A metabolic disorder occurs when abnormal chemical reactions in your body disrupt this process. When this happens, you might have too much of some substances or too little of other ones that you need to stay healthy. There are different groups of disorders. Some affect the breakdown of amino acids, carbohydrates, or lipids. Another group, mitochondrial diseases, affects the parts of the cells that produce the energy. You can develop a metabolic disorder when some organs, such as your liver or pancreas, become diseased or do not function normally. Metabolic disorders can be caused because of below reasons:

  • Metabolic Pathways: Food is broken down in a series of steps by cellular enzymes (proteins that catalyse the conversion of compounds called substrates) into products with a different biochemical structure. These products then become the substrate for the next enzyme in a metabolic pathway. If an enzyme is missing or has diminished activity, the pathway becomes blocked, and the formation of the final product is deficient, resulting in disease. Low activity of an enzyme may result in the subsequent accumulation of the enzyme’s substrate, which may be toxic at high levels. 
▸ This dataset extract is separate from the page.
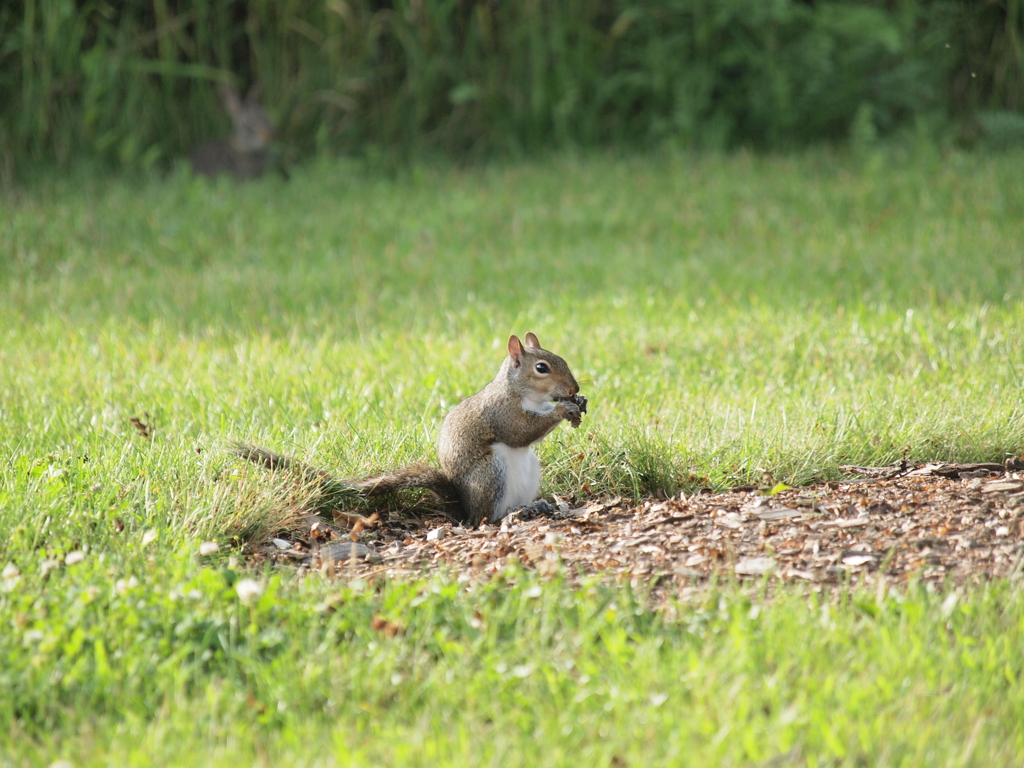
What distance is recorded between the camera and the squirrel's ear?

  • Genetic Mutations: The molecular blueprint for nearly all enzymes, structural proteins, cellular transport proteins, and other constituents that are responsible for carrying out the complex reactions involved in metabolism is stored as deoxyribonucleic acid (DNA) in the nucleus of the cell. A small amount of DNA of critical importance to metabolism also is contained in cellular organelles called mitochondria. DNA is organized into smaller units, termed genes, which direct the production of specific proteins or enzymes. When a gene is mutated in such a way as to produce a defective enzyme with diminished or absent function, it can lead to metabolic disorder.
  • Inheritance: Sometimes children gets metabolic disorder from their parents. There are higher chances of metabolic disorder being transferred from father or mother to their offspring. Child can show this disorder from beginning or may show symptoms later in life, depending on which kind of disorder it is.

What one should be aware of there body language. Body does show us sign and symptoms if something is not right with it. One has to observe and read these signs and consult doctor. One should not ignore them for long till they become diseases.